Поняв, что старушка ему ни за что не откроет, разочарованный мужчина вышел на улицу и подошел к окошкам квартиры, располагавшейся на первом этаже, где, незатейливо просчитав спальное помещение, в котором должна была спать его любимая девушка, стал энергично «барабанить» по стеклам.

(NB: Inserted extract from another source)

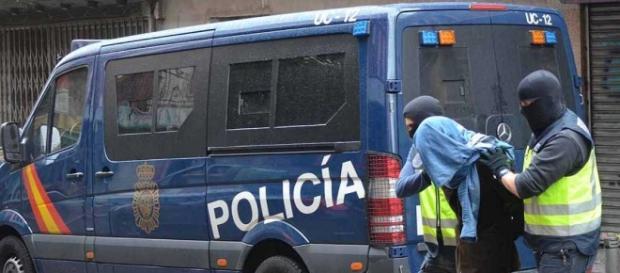 Tres detenidos en Madrid vinculados al Estado Islámico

Молодая прелестница, охваченная крепкими сновидениями, в конце концов стала слышать эти громкие, настойчивые звуки, мешавшие ей насладиться счастливыми грезами.

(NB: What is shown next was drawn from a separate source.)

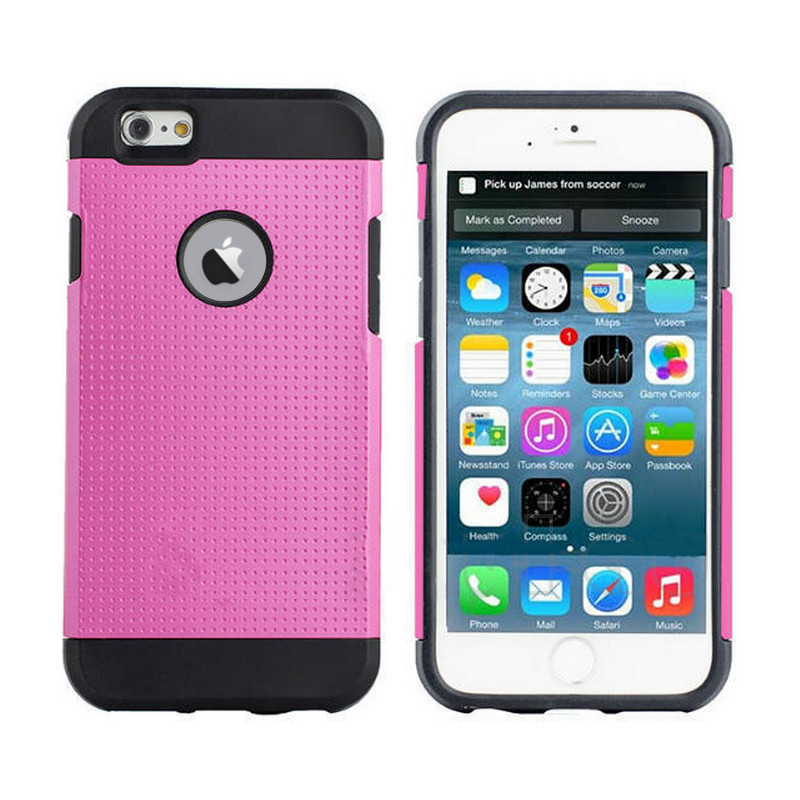 check out 59025 ce8f9 Pink Armour Case For iPhone 6 6s 6 Plus 6s Plus | iPhone 6 Plus case ...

А снилось Тагиевой нечто: сорока-шестилетний мужчина, невероятно дорогой ею счастливому сердцу, пригласил ее путешествовать на прогулочной яхте, расписанной в светлых тонах и курсирующей по всему Черному морю, по-видимому, он собирался сделать ей предложение; такое предположение напрашивалось еще и по той незамысловатой причине, что для такой значимой цели Влад украсил все это небольшое суденышко лепестками из роз и многочисленными гирляндами, мерцающими разнообразной иллюминацией; время близилось к вечеру; вокруг, несмотря на небольшие размеры всей палубы, собралось очень много людей, среди которых попадались и лица, совершенно прекрасной девушке незнакомые; кроме них, она отчетливо узнала отца, Костю-киллера и, конечно же, Анжелику; их физиономии сияли благодушной улыбкой, и становилось очевидно – все они нескончаемо рады за эту миловидную девушку, что она наконец-то обрела свое счастье и что все ее тягостные мытарства благополучно закончились; в самом центре этого небольшого кораблика стояли она и любимый; Владислав преклонил перед нею колено (почему-то точно так же как некогда это делал Андрей?) и протягивал ей в точности такую же подарочную коробочку, что когда-то подносил ей его племянник – и вот тут, когда он, обратившись с мольбой стать его дорогой и желанной супругой, открыл красивую крышку, Азмира, вмиг испугавшись и оказавшись во власти какого-то необъяснимого предчувствия, с ужасом увидела, что там находится кольцо с тем же самым бриллиантом, что ей уже дарил курсант-полицейский; ну, а в продолжение этого злосчастного момента небо заволокло темными тучами, наполненными густой чернотой, а следом поднялся ужасающий ветер и разыгрался чудовищный шторм; огромные волны, достигнув маленького суденышка, поднимались высоко кверху, захлестывая через борт и окатывая холодной водой стоявших на палубе гостей, пестро разодетых и все еще сияющих счастьем, – внезапно! – вперед вышел молодой человек, в котором Тагиева тут же узнала Холод Андрея… и он не молчал: «Она не может ни за кого выйти замуж», – сказал он зловещим голосом, – «Но почему?! – прокричала прекраснейшая из всех земных девушек. – Что я тебе сделала нехорошего!? Почему ты не отпускаешь меня?..» В этот момент все гости вокруг превратились в ужасных монстров, которые встали на четвереньки и стали стучать по деревянной палубе когтистыми лапами, повторяя страшное изречение и передавая его гробовой интонацией, слившейся в единое целое: «Потому что это не твой муж!»